The work most relevant to ours is Tamura et .al. [7]. They proposed a graph-based label propagation method. The method addresses the difficulties caused by the scarcity of seed words and the discrepancy of context scopes in different languages which we encounter in discharge summaries. It uses the label propagation algorithms described by Zhu [12] to propagate the context vectors (labels) among seed and test words through a graph of word co-occurrences. The method exploits not only direct contexts but also indirect contexts to form context vectors of test words. Experiments showed that the method consistently outperforms methods using only direct contexts.

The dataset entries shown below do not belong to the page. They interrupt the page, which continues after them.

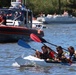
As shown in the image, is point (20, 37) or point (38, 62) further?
point (20, 37)

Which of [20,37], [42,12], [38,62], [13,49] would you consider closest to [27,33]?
[20,37]

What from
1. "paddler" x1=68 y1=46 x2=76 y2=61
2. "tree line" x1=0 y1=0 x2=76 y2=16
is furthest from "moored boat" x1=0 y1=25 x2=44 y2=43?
"tree line" x1=0 y1=0 x2=76 y2=16

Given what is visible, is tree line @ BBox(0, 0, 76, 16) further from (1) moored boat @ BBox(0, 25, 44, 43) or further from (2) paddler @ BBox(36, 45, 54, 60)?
(2) paddler @ BBox(36, 45, 54, 60)

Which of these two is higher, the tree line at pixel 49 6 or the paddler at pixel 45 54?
the paddler at pixel 45 54

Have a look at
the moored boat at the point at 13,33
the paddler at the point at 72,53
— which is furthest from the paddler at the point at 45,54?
the moored boat at the point at 13,33

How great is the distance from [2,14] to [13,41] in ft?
6.33

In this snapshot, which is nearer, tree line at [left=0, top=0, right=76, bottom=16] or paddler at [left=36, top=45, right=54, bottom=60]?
paddler at [left=36, top=45, right=54, bottom=60]

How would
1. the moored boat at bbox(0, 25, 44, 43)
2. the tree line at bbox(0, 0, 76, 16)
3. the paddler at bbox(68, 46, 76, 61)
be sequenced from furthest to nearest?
the tree line at bbox(0, 0, 76, 16) < the moored boat at bbox(0, 25, 44, 43) < the paddler at bbox(68, 46, 76, 61)

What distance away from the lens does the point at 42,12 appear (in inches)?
3231

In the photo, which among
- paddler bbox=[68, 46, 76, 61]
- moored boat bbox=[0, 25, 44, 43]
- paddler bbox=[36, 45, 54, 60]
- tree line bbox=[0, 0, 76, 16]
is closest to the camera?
paddler bbox=[36, 45, 54, 60]

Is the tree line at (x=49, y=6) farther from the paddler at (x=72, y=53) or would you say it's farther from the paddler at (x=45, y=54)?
the paddler at (x=45, y=54)

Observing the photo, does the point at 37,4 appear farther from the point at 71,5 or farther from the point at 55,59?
the point at 55,59

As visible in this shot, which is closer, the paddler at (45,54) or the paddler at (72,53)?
the paddler at (45,54)

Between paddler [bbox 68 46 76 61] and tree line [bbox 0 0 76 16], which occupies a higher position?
paddler [bbox 68 46 76 61]
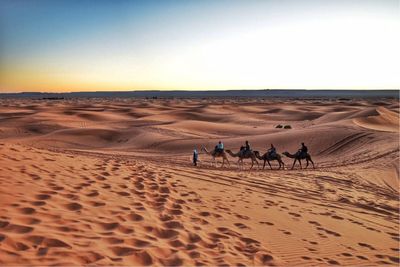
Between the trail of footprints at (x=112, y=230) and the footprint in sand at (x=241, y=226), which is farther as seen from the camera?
the footprint in sand at (x=241, y=226)

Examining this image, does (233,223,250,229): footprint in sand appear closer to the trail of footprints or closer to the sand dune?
the trail of footprints

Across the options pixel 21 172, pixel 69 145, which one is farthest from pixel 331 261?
pixel 69 145

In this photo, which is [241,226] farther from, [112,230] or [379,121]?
[379,121]

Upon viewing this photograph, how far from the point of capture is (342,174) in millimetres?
15781

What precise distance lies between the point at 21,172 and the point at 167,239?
4.56m

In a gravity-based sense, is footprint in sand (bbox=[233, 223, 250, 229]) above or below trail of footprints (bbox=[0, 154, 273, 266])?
below

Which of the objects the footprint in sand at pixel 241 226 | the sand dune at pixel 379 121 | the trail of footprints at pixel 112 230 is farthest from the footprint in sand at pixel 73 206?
the sand dune at pixel 379 121

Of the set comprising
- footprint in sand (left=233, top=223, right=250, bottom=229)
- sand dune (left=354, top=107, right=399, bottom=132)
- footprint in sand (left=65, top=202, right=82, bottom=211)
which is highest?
footprint in sand (left=65, top=202, right=82, bottom=211)

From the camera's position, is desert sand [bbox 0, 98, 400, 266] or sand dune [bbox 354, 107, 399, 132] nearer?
desert sand [bbox 0, 98, 400, 266]

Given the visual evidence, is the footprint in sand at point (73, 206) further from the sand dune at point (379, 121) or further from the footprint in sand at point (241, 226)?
the sand dune at point (379, 121)

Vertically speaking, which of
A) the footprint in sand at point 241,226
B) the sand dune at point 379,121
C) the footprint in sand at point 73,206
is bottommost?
the footprint in sand at point 241,226

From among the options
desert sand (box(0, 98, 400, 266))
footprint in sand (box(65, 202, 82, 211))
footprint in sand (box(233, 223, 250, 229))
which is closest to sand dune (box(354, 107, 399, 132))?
desert sand (box(0, 98, 400, 266))

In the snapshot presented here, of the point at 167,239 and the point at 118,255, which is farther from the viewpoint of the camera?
the point at 167,239

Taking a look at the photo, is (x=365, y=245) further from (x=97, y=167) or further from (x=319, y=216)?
(x=97, y=167)
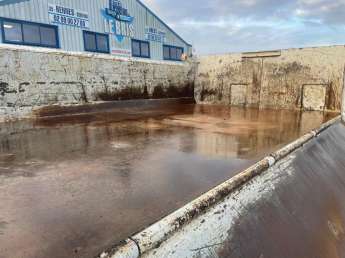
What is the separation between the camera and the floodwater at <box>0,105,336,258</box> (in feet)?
4.36

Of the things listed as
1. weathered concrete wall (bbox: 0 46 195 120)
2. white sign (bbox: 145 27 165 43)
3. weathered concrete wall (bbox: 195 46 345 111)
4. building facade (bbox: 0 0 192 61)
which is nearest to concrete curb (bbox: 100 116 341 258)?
weathered concrete wall (bbox: 0 46 195 120)

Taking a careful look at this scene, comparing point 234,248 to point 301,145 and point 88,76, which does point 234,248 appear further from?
point 88,76

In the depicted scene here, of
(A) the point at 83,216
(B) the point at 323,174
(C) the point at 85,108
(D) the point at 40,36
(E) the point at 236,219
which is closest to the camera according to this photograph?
(A) the point at 83,216

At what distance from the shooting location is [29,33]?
9328 mm

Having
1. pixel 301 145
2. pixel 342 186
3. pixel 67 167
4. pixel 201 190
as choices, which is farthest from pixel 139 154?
pixel 342 186

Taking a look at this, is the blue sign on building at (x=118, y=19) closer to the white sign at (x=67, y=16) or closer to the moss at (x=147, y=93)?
the white sign at (x=67, y=16)

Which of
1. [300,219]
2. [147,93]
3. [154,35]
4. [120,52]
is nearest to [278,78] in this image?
[147,93]

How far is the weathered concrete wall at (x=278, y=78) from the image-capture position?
654 cm

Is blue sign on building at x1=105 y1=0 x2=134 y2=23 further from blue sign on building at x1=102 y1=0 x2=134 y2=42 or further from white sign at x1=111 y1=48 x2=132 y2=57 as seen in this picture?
white sign at x1=111 y1=48 x2=132 y2=57

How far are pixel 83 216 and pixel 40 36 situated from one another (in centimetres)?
995

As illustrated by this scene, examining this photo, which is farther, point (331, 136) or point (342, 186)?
point (331, 136)

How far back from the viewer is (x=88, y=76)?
257 inches

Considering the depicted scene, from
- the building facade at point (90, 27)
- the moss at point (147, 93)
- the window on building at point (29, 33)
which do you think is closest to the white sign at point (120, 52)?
the building facade at point (90, 27)

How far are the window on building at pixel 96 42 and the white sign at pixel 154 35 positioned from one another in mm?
2673
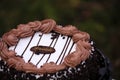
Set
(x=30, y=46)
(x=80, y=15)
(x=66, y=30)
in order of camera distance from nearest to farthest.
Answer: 1. (x=30, y=46)
2. (x=66, y=30)
3. (x=80, y=15)

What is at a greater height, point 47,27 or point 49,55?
point 47,27

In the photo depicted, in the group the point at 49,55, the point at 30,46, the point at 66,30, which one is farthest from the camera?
the point at 66,30

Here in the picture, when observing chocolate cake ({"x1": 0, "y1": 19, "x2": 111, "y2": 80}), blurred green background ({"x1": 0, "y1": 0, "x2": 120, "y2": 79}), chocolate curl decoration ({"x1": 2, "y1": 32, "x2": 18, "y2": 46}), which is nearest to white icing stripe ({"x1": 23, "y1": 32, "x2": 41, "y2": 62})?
chocolate cake ({"x1": 0, "y1": 19, "x2": 111, "y2": 80})

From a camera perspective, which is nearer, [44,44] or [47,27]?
[44,44]

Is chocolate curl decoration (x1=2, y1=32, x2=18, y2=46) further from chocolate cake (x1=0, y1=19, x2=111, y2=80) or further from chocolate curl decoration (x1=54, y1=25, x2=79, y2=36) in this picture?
chocolate curl decoration (x1=54, y1=25, x2=79, y2=36)

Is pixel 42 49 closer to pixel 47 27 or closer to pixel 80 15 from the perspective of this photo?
pixel 47 27

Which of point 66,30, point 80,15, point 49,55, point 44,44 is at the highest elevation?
point 80,15

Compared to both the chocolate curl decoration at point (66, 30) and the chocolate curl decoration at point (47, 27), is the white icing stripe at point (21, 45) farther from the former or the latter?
the chocolate curl decoration at point (66, 30)

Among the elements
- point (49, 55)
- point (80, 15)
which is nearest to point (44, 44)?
point (49, 55)
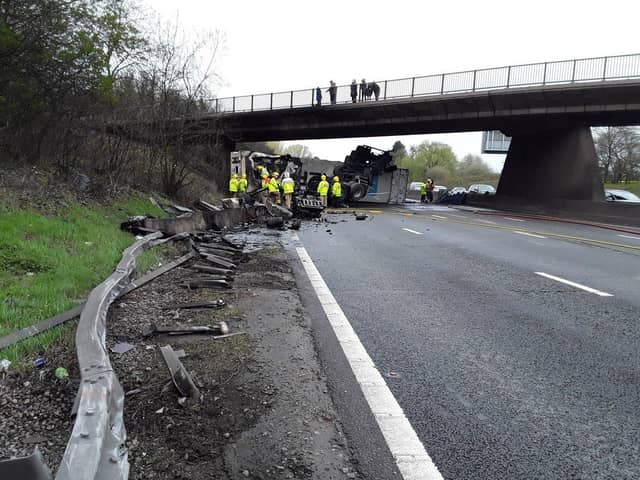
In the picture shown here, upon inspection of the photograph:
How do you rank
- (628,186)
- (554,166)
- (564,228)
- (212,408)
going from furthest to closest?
(628,186) < (554,166) < (564,228) < (212,408)

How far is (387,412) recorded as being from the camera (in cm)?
306

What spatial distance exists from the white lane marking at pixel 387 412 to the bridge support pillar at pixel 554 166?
81.7ft

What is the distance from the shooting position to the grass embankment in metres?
4.27

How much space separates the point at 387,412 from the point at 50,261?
16.4ft

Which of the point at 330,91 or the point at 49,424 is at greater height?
the point at 330,91

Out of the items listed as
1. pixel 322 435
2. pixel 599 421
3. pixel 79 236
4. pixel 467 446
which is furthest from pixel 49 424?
pixel 79 236

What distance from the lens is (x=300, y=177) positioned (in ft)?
89.2

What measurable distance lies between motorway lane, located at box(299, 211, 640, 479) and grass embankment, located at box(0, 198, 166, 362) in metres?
2.96

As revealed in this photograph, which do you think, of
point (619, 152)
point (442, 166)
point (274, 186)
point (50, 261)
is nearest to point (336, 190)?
point (274, 186)

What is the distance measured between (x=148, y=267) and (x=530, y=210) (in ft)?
84.2

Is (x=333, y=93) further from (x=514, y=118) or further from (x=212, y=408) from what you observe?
(x=212, y=408)

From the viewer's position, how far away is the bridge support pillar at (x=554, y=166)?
25.5m

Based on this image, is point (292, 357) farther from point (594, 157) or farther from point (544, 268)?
point (594, 157)

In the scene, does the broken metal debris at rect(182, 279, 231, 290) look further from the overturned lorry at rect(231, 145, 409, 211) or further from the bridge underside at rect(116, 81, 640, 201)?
the overturned lorry at rect(231, 145, 409, 211)
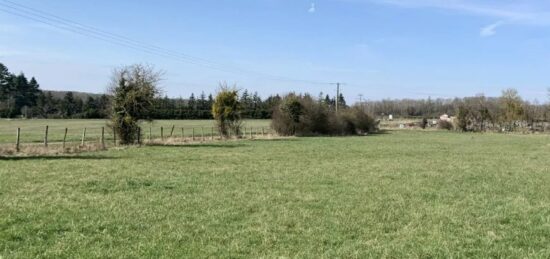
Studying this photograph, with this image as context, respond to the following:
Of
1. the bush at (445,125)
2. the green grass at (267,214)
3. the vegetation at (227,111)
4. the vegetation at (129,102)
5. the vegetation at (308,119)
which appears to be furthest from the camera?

Another strand of research relevant to our work is “named entity translation”, which combines named entity recognition (NER) with bi-lingual lexicon compilation [13,14]. This research focuses on the translation of terms (rather than words), which belong to specific semantic types and exploit features specific to those semantic types to extract bilingual lexical pairs. You and Cha used a classifier to distinguish temporal and atemporal entities, and then aligned them in separate procedures [13]. Their method achieved encouraging results in extracting bilingual pairs of person entities from English and Chinese comparable corpora.

Methods

Context-similarity-based extraction method – a baseline system

Since the work of Rapp, the framework of context-similarity-based extraction has been used as the core framework in many studies into bilingual lexicon extraction. We use a system based on this framework as a baseline system. The framework extracts a translation pair based on contextual similarity [15], by assuming that a word and its translation appear in similar contexts. The context of a word is represented by a vector, each dimension of which corresponds to a co-occurring seed word in a predefined context window. Since a seed word is paired with its translation in the other language, context vectors of words in the two languages belong to the same vector space. That is, regardless of whether a word belongs to the source or target language, the context vector of the word is represented as
$$ \overrightarrow{f}=\left\{{v}_1,{v}_2,\cdots {v}_n\right\} $$
(1)
where each dimension corresponds to a word-pair in the seed dictionary. n is the size of the seed dictionary. v i , i = 1, 2, n is the weight of word-pair i in a vector. A variety of definitions of context have been proposed in previous research, such as: a predefined window [6], a sentence [16], a paragraph [17], and predecessors and successors in dependency parse trees [18]. Weights used in previous work are also varied, such as frequency, tf-idf [19], log-likelihood [6], etc.
Once words in the source and the target languages are represented by context vectors of seeds, we can compute context similarities between words in the two languages by the cosine similarity of two vectors, that is,
$$ {w}_{ij}=Cos\left(\overrightarrow{f_i},\overrightarrow{f_j}\right)=\frac{\overrightarrow{f_i}\cdot \overrightarrow{f_j}}{\left\Vert \overrightarrow{f_i}\right\Vert \left\Vert \overrightarrow{f_j}\right\Vert }. $$
(2)

According to their cosine similarities with the test word, we can rank the translation candidates in the target language.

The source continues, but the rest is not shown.